A crítica merleaupontyniana à ciência positivista



A ciência moderna, mecanicista, objetiva o corpo e o explica a partir da sua extensão material, totalidade física, psíquica e biológica assumindo-o como animal presente no mundo de maneira passiva. Desta maneira, o corpo é pensado segundo a sua estrutura e organização; determinado pelas leis de estímulo e resposta. Daí segue o pressuposto de um “centro organizador” que dispensa e determina aos demais membros funções diversas. Portanto, na realidade material do corpo estariam contidos todos os códigos passiveis de leitura pela ciência moderna nas suas mais plurais manifestações. Este determinismo se instalou radicalmente no pensamento moderno a ponto de limitar exageradamente o conhecimento sobre o corpo humano.

A crítica merleaupontyniana à ciência positivista encontra-se na unilateralidade e reducionismo desta, que se divorcia sobremaneira do mundo vivido, seu sentido e intencionalidade.  Ele mesmo diz: “Só posso compreender a função do corpo vivo realizando a eu mesmo e na medida que sou um corpo que se levanta em direção ao mundo” (MERLEAU-PONTY, 1999, p. 114)  Destarte, o corpo humano não é absolutamente uma máquina orgânica apta a desempenhar, linearmente, sua função na natureza, mas é movimento dialético em direção ao seu ser-para-si no mundo engajado. Esta dialética pressupõem “exteroceptividade” e “interoceptividade”, ou seja, relação do corpo objetivo com o corpo vivenciado. Este se abre ao horizonte de sentido enquanto ser-no-mundo, aquele está-aí colocado no mundo natural. “É no sentido desta distinção entre o ser e o ter o corpo que o corpo é, para o homem, um “corpo vivido” (corps vécu), não no sentido da vida biológica, mas da vida intencional.”. (LIMA VAZ, 1991, p.176)

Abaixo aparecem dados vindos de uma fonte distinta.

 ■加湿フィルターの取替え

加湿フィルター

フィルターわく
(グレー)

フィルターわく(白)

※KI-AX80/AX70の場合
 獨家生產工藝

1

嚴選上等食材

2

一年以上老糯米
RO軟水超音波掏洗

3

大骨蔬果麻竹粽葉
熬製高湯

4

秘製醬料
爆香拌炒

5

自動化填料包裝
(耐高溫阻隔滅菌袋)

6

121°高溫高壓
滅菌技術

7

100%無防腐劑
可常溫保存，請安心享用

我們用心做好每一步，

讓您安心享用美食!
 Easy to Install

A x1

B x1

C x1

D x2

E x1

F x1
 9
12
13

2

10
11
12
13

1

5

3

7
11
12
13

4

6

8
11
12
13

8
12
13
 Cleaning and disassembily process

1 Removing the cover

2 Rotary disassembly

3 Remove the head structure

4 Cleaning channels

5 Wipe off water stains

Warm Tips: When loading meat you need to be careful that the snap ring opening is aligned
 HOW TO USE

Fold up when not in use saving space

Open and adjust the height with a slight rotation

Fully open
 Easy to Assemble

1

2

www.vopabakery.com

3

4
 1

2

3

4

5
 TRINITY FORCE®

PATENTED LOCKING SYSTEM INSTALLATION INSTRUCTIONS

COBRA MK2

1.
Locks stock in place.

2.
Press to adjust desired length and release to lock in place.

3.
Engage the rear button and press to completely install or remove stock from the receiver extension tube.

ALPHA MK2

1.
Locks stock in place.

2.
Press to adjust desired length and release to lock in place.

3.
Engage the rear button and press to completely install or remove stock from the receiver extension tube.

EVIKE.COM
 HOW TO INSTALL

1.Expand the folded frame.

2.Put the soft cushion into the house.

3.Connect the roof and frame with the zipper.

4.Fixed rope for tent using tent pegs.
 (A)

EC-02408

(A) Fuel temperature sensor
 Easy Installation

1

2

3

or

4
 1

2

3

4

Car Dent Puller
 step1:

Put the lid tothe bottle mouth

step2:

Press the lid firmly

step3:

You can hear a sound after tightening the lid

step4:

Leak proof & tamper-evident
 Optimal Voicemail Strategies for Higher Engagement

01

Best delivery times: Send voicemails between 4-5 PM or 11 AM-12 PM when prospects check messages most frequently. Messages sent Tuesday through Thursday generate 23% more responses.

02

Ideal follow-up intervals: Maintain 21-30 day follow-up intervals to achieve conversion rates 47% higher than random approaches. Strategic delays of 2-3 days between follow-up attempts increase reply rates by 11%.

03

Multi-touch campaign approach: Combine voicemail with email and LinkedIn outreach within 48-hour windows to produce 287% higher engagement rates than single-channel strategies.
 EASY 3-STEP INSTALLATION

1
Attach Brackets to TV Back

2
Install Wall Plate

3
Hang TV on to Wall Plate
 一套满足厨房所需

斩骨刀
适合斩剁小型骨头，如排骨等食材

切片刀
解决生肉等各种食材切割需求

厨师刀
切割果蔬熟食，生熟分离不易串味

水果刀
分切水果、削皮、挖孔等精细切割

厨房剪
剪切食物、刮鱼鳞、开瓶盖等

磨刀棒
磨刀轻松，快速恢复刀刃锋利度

Merleau-ponty na justificativa de uma compreensão fenomenológica do corpo apresenta dois exemplos curiosos: a anosognose e o membro fantasma e as respectivas explicações pela ciência moderna: fisiológica e psicológica. Entretanto, após uma apurada análise de caso conclui que a anosognose e o membro fantasma não podem ser explicados pela fisiologia, nem pela psicologia, tampouco é adequada uma explicação mista, mas é compreensível na perspectiva do ser-no-mundo:

 

Aquilo que em nós recusa a mutilação e a deficiência é um Eu engajado em um certo mundo físico e inter-humano, que continua a estender-se para o seu mundo a despeito de deficiência e amputações, e que, nessa medida, não as reconhece de jure. (MERLEAU-PONTY, 1999, p. 121)

 

O corpo humano, desta sorte, é relato e veículo do eu intencional que se entende e se relaciona com o mundo como um Eu engajado que se confunde e se empenha nos projetos da vida:

 

Pois se é verdade que tenho consciência do meu corpo através do mundo, que ele é, no centro do mundo, o termo não percebido para o qual todos os objetos voltam para sua face, é verdade pela mesma razão que meu corpo é o pivô do mundo... e neste sentido  tenho consciência do mundo por meio do meu corpo. (MERLEAU-PONTY, 1999, p. 122)

 

            É nesta perspectiva de engajamento que Merleau-Ponty apresenta o corpo que é, ao mesmo tempo, resultado e artífice do mundo vivido, ou seja, nada passa despercebido pelo corpo, mas as experiências do mundo humano são absorvidas pelo instante “no horizonte do seu passado imediato e do seu futuro próximo” suprassumindo a totalidade do tempo possível. O corpo “pode ser chamado, assim, o lugar fundamental do espaço propriamente humano, e o evento fundamental do tempo propriamente humano.” (LIMA VAZ, 1991, p. 177)

            Por fim, Merleau-Ponty declara que os fenômenos que cercam o corpo não podem ser concebidos à maneira da fisiologia cartesiana que divorcia a alma do corpo, pois é a existência mesma que em movimento realiza a cada instante a união entre alma e corpo.

 

 

 

 

 

 

 

REFERÊNCIAS

 

LIMA VAZ, Henrique Claudio. Antropologia Filosófica. 3ª Ed. São Paulo. Loyola. 1991. (Coleção Filosofia)

 

MERLEAU-PONTY, Maurice. Fenomenologia da Percepção. Trad. Carlos Alberto R. de Moura. 2ª Ed. São Paulo. Martins Fontes.1999.